_THE REQUEST_
How many of the lines below contain the word "image"? Reply with only the number.

Data entries
........

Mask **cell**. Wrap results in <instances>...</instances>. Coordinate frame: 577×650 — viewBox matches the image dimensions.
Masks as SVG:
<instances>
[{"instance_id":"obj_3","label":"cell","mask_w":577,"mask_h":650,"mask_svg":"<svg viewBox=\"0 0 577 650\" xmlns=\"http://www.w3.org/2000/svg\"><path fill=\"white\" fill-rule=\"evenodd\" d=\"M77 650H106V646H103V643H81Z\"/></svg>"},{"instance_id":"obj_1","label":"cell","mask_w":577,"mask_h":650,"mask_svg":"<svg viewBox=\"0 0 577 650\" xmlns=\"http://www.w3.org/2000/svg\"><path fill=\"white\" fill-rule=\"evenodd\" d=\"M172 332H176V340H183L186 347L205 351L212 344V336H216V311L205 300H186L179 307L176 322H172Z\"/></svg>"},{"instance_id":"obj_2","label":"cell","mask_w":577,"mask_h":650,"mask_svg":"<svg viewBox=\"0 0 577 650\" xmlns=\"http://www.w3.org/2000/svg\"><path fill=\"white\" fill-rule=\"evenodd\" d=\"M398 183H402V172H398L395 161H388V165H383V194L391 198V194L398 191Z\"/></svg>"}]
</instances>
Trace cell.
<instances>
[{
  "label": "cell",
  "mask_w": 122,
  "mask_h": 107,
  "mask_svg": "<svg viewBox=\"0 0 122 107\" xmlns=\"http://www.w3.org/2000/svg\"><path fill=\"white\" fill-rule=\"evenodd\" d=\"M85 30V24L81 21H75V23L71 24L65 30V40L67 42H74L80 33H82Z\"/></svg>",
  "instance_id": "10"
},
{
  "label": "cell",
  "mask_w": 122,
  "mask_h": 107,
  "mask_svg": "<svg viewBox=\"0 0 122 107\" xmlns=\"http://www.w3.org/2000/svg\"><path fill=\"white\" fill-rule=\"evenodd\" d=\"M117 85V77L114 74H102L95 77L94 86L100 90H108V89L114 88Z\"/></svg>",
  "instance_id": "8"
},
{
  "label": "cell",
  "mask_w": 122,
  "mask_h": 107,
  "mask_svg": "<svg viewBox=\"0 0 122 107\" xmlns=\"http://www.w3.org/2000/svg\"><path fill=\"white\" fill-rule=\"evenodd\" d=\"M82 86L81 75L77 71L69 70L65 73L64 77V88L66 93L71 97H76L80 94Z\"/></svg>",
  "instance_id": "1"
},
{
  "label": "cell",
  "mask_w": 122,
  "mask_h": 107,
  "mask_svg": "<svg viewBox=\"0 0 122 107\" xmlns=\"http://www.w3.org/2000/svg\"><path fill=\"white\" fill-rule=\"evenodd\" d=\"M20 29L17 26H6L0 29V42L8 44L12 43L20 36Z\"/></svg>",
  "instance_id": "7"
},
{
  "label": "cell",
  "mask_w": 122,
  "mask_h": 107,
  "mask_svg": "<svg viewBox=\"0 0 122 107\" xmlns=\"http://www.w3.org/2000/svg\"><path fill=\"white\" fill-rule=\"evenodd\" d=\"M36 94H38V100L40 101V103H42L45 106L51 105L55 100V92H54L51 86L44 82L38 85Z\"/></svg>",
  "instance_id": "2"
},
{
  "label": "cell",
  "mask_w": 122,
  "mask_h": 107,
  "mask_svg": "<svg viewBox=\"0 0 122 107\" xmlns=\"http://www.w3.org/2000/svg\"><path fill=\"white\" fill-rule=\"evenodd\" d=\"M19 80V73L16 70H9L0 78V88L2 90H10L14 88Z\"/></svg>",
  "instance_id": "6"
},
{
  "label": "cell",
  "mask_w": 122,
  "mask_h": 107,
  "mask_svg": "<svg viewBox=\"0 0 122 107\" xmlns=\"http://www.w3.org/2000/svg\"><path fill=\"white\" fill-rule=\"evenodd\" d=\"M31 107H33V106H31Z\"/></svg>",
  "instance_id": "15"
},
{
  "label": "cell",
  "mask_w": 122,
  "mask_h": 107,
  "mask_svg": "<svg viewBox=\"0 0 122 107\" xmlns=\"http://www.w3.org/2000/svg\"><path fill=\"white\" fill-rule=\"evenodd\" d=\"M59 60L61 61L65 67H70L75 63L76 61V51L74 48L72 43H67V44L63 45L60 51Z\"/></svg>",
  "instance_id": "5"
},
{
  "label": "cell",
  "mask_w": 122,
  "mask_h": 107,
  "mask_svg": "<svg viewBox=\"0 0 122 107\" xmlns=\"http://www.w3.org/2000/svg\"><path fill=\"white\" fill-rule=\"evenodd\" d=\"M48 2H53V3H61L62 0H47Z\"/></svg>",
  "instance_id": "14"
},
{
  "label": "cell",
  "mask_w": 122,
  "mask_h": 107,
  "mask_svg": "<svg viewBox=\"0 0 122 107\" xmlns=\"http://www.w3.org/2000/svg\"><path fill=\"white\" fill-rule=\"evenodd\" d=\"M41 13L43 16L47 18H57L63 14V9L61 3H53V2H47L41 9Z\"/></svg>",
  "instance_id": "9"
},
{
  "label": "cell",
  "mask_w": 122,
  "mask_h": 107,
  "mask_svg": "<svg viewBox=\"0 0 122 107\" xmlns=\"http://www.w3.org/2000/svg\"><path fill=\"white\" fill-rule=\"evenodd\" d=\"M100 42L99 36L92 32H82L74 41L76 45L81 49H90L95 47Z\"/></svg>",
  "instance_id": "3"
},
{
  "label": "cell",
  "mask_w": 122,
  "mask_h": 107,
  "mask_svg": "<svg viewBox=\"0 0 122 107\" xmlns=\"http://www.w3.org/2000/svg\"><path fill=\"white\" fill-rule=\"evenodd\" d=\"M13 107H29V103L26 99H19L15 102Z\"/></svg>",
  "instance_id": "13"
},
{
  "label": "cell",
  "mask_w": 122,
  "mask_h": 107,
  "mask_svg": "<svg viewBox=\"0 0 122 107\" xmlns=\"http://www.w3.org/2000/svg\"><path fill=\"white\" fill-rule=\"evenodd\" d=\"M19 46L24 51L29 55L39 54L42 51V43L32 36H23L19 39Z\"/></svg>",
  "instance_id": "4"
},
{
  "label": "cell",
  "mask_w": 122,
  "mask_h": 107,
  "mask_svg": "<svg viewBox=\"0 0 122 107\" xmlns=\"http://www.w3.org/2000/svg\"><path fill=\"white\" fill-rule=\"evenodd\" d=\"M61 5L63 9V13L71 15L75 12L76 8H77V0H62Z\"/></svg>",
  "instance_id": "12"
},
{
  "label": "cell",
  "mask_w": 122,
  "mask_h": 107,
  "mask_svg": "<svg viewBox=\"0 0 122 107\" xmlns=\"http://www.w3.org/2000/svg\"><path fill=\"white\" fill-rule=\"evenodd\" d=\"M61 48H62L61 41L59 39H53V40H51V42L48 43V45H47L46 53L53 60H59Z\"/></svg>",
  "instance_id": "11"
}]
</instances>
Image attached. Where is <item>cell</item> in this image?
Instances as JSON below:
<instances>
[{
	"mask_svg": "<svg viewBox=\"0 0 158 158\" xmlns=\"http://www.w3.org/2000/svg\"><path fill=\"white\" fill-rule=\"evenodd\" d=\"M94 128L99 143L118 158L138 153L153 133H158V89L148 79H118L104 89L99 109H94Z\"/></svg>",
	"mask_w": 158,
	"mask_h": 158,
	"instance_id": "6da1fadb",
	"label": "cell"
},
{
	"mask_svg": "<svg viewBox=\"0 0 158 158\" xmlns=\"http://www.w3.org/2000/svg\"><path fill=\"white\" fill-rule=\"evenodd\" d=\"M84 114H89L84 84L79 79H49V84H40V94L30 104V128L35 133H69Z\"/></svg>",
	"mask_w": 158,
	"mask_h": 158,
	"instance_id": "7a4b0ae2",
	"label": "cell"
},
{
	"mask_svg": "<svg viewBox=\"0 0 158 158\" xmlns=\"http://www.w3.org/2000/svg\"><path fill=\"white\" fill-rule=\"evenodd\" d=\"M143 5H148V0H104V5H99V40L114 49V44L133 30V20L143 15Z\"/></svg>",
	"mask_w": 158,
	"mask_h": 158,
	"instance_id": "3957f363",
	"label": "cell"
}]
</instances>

........

_REPLY TO THE TASK_
2